Rédigez la suite de l'entretien sur les projecteurs K5600 en reprenant juste après sa dernière phrase.
── Texte
Les produits K5600 sont généralement plus chers que les appareils concurrents, et notamment des appareils chinois dont on a vu une présence massive à IBC, comment peux-tu expliquer cela ?

MG : Le prix n’est pas une finalité en soit. La qualité a un coût : nous nous devons d’avoir du stock, d’être réactifs sur le SAV, d’employer des matériaux de qualité. Nous ne travaillons pas dans un souci d’économie à tout prix. Plus de 75 % de nos clients, qu’ils soient loueurs ou " free lance " (surtout à l’étranger), génèrent de l’argent avec nos produits.
Ce qui est important, c’est la rapidité d’amortissement des appareils. S’il faut 230 jours pour absorber le coût d’un projecteur au lieu de 200 jours parce que la différence de prix d’achat est de 15 %, cela ne me paraît pas insurmontable si, et seulement si, les appareils sont régulièrement loués et qu’ils le sont longtemps. _ A nous de faire que nos appareils soient demandés par les chefs opérateurs et les équipes d’électriciens. En créant de nouveaux accessoires, nous contribuons à rendre nos produits " louables " plus longtemps. Faire connaître un produit est coûteux : il faut faire de nombreux salons, adhérer à des associations professionnelles telles que l’AFC, Imago, BVK, AIC...
Des frais que les dizaines de fabricants chinois, qui produisent des copies des appareils existants, ne subissent pas. Ils ne paient pas de droits d’entrée et ne soutiennent pas notre corporation. Ce ne sont pas les appareils " cheap " qui vont relever la situation économique des prestataires. Si ce n’est pas cher à l’achat, cela ne se louera pas cher. L’avenir de la prestation de qualité ne se fera pas avec les DSLR, mais avec des caméras qui possèdent une vraie valeur ajoutée et donc apportent de réelles solutions adaptées aux impératifs des tournages actuels.

Les projecteurs se conçoivent habituellement autour d’une lampe. Quels sont tes rapports avec les fabricants ? Dans quelle mesure peux-tu influencer leurs choix ?
────
── Données de l'exercice
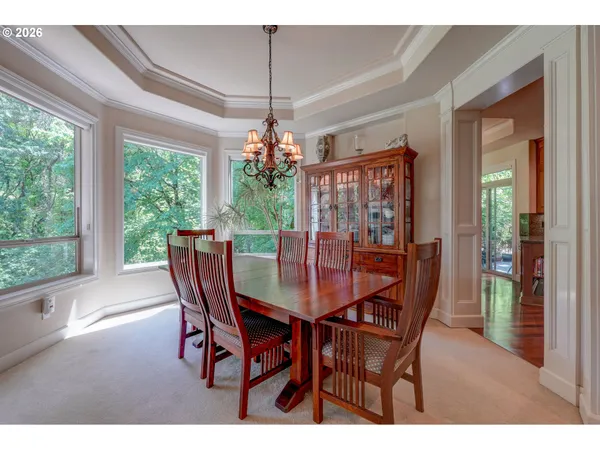 a dining room with furniture a chandelier and wooden floor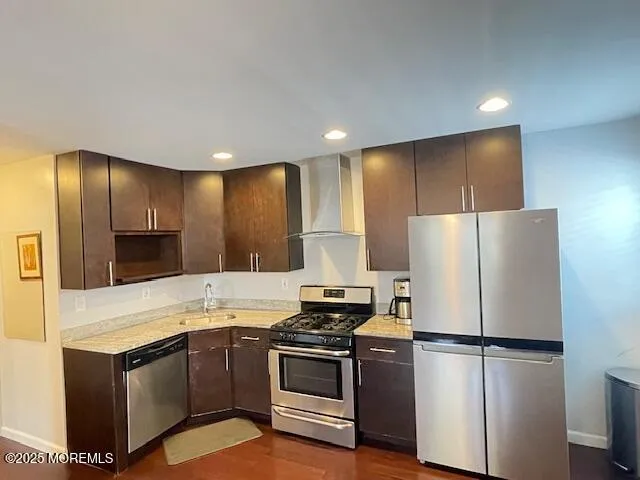 a kitchen with stainless steel appliances a refrigerator sink and microwave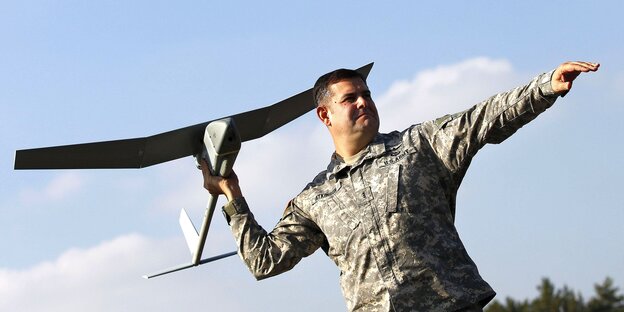 Ein US-Soldat hält eine Flugzeugdrohne in der Hand. Er befindet sich in Deutschlad. Er ist kurz davor die Drohne in Richtung Himmel starten zu lassen. Ein US-Soldat hält eine Flugzeugdrohne in der Hand. Er befindet sich in Deutschlad. Er ist kurz davor die Drohne in Richtung Himmel starten zu lassen.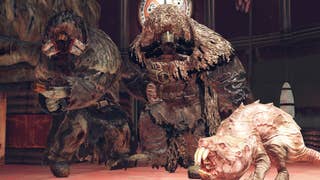 wo Mole Miners looking at a mole rat in the Fallout series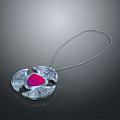 Elegant Silver Chain Necklace Featuring Red Gemstone And Intricate Decorative Patterns
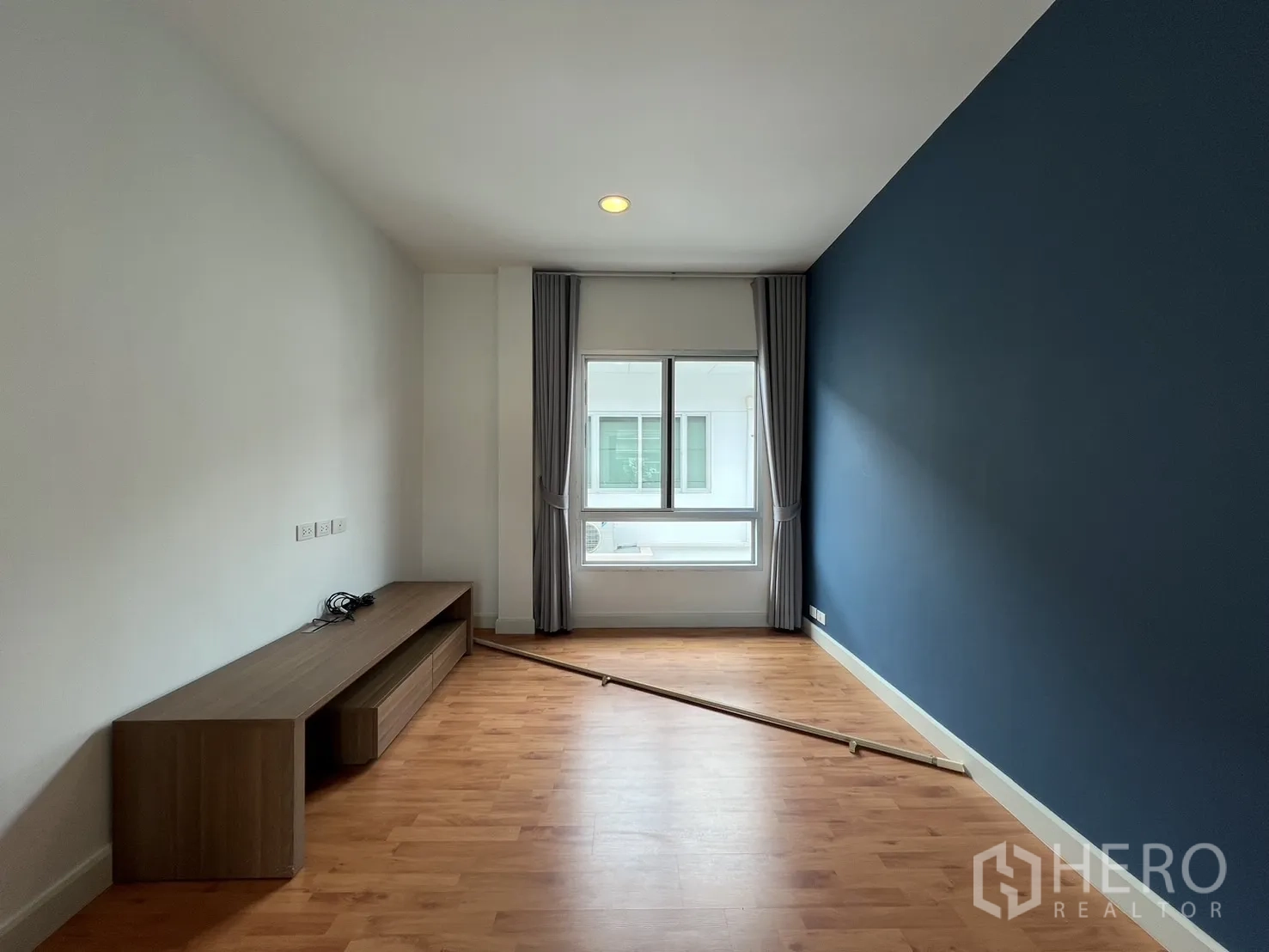 Detached House for rent in Saphan Sung, Bangkok - Master bedroom view toward large wardrobes and corner windows.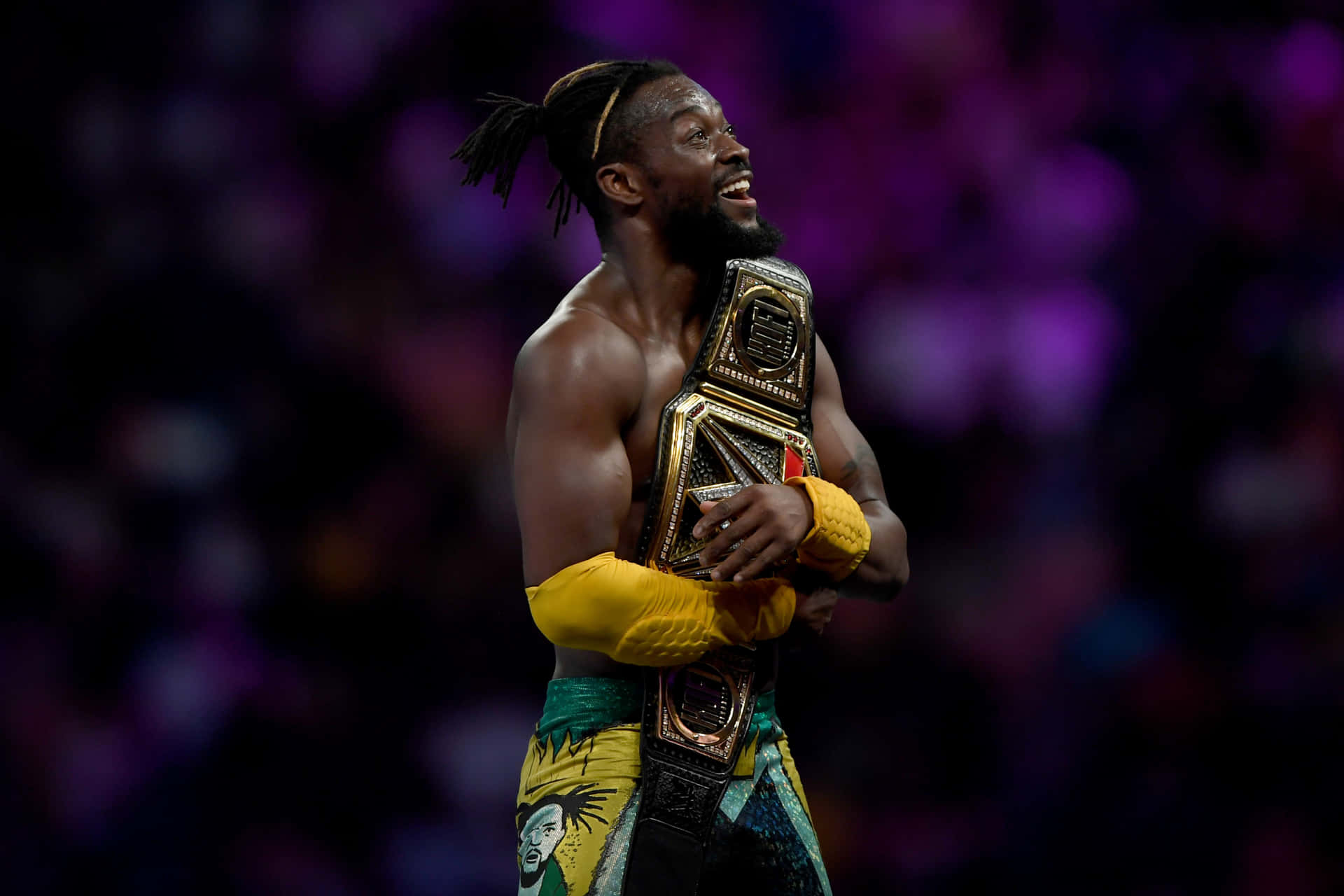 Victorious Kofi Kingston Hugging His Wwe Belt Background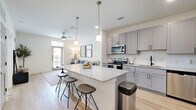 Located at 3755 E McKinney St in Denton, TX, this one-bedroom, one-bathroom unit offers a thoughtfully designed single-floor layout with modern finishes throughout. The open-concept kitchen is a standout feature, equipped with grey shaker-style cabinetry, granite countertops, a stainless steel appliance suite including a French door refrigerator, electric range, built-in microwave, and dishwasher, as well as light wood-look flooring and a peninsula island with bar seating — ideal for casual dining or entertaining. The living room is bright and welcoming, highlighted by a transom-windowed exterior door that invites natural light and outdoor views, complemented by a ceiling fan and light wood flooring. The bedroom features plush carpet, dual windows overlooking the outdoors, a ceiling fan, and direct access to a walk-in closet with built-in shelving. A second closet provides additional storage. The bathroom is finished with the same grey cabinetry and granite countertop vanity, light flooring, and a shower-tub combination. Clean white walls and consistent modern hardware tie the entire space together for a cohesive, contemporary feel.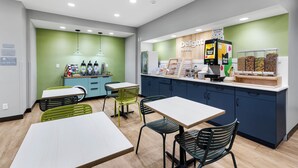Un café moderne avec des murs verts, des tables blanches et des chaises noires.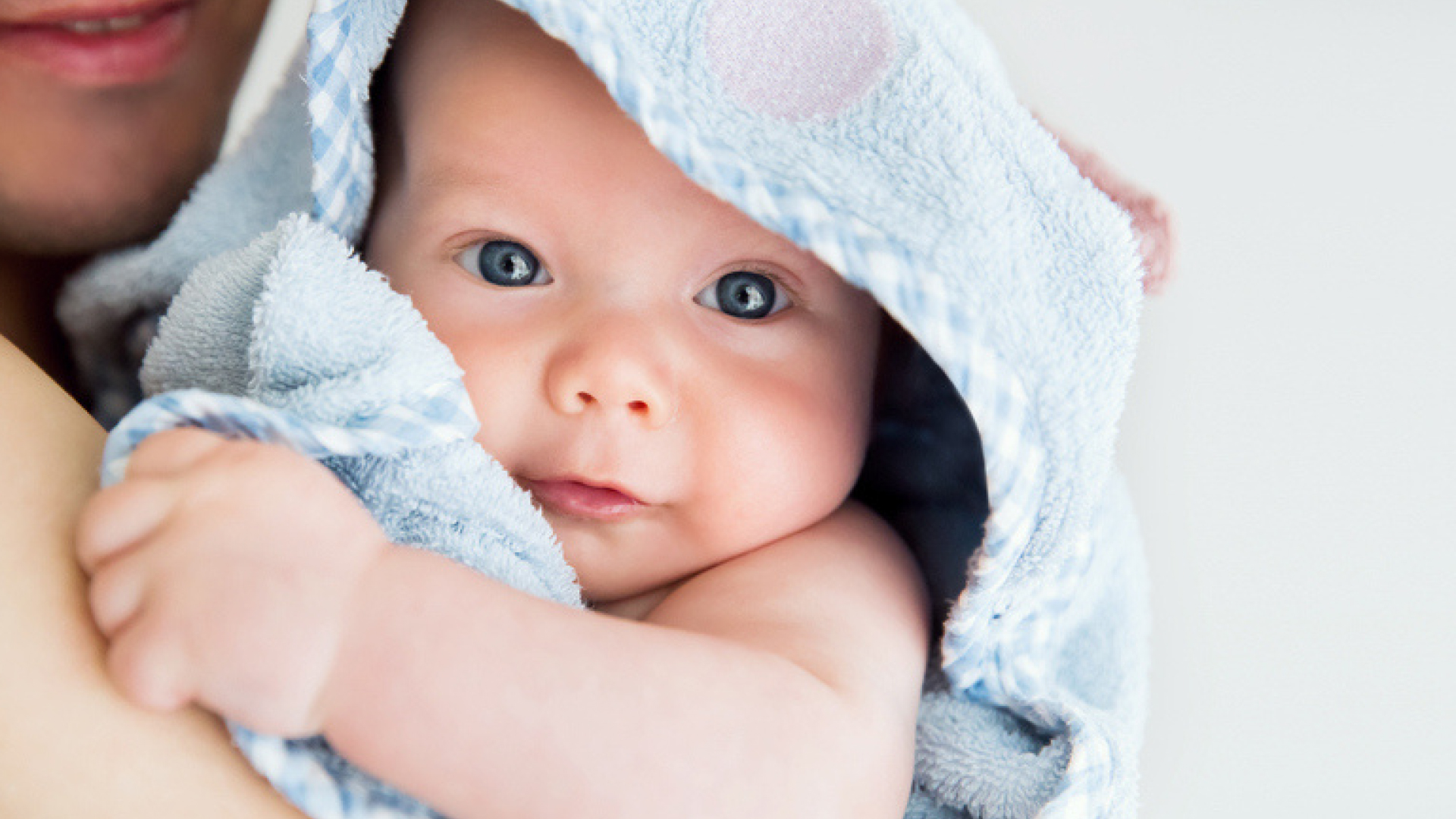 Baby wrapped in a soft blue towel being held by an adult, looking at the camera.
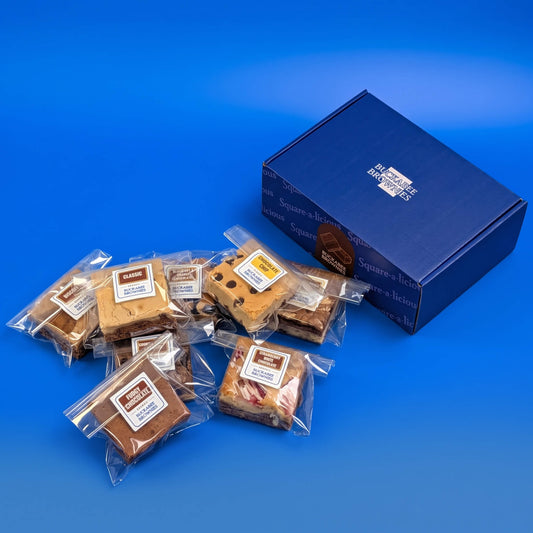 Individually wrapped brownies, brookies and a chocolate chip blondie beside a closed blue Buckabee Brownies box.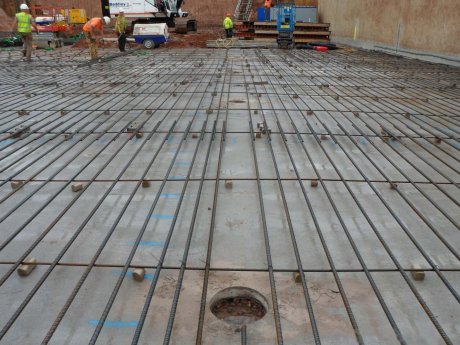 Reinforced floor slab preparation showing a valve position
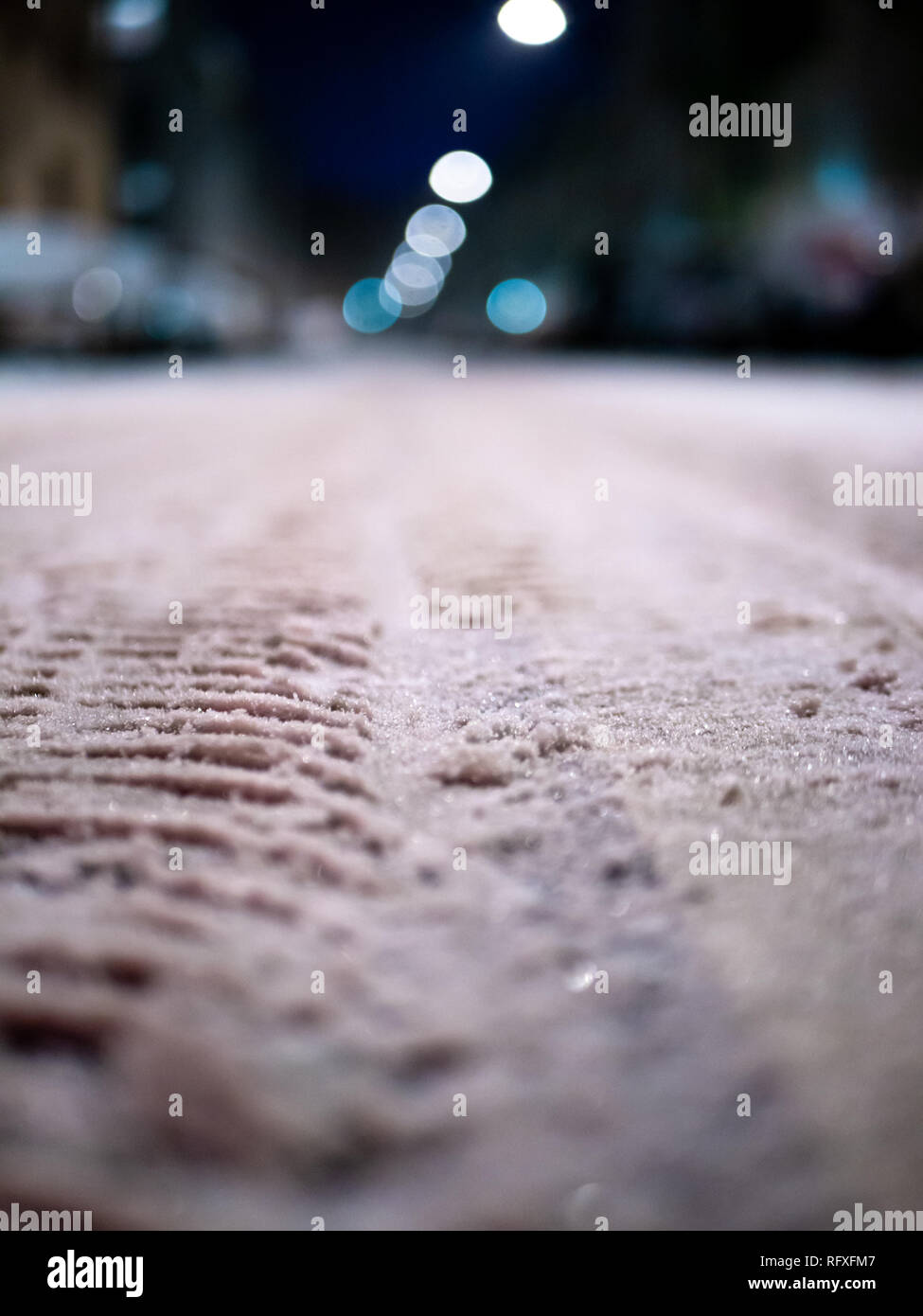 Close up shot of snowy street with tire marks, cars and street lights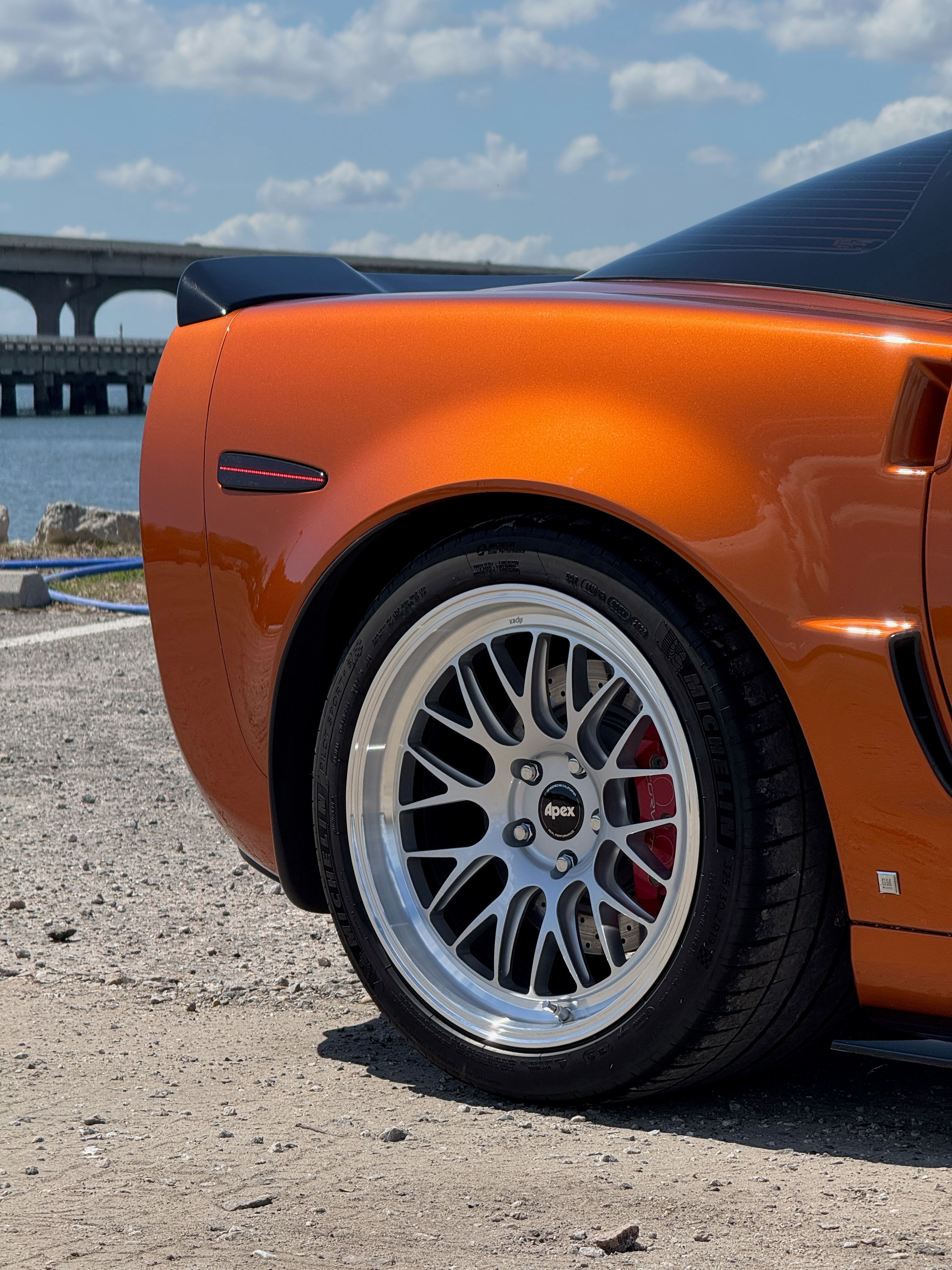 Orange Chevrolet C6 Corvette Z06 with 18"/19" ML-10RT Apex wheels in Machined Lip Race Silver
────
• Réponse:
MG : Il est vrai que nous sommes parfois dans l’obligation de faire appel aux fabricants de lampes pour des projets spécifiques. C’est une démarche difficile et qui n’est pas sans risque. Les clients sont souvent méfiants des nouvelles puissances. Cela implique de nouveaux ballasts, une nouvelle référence de lampe dans un stock déjà conséquent.
Dans le cas de la 800 W par exemple, SLI (Sylvania) nous avait demandé si nous avions un besoin pour une nouvelle lampe. Nous avions une demande des utilisateurs pour un Joker Bug plus puissant que le 400. La 1 200 MSR ne convenait pas car elle perdait considérablement de durée de vie lorsqu’elle était en Bug (enfermée dans un globe en verre). La solution était d’avoir une lampe avec un traitement anti-UV. Le danger d’avoir 2 lampes similaires en taille et en culot de la même puissance est qu’elles peuvent être utilisées par erreur.
Nous avons donc demandé une lampe anti-UV d’une puissance qui n’existait pas sur le marché. 800 W était une puissance intéressante car elle apportait une cohérence supplémentaire à la gamme : un diaph entre chaque puissance. Nous sommes en train de faire la même chose avec le nouvel Alpha 1 600 W que nous avons montré au Cinec. Cette fois-ci, G.E. a décidé de jouer le jeu avec nous pour une lampe en G22 avec un traitement UV.

Penses-tu qu’il existe une " philosophie " particulière aux outils français ?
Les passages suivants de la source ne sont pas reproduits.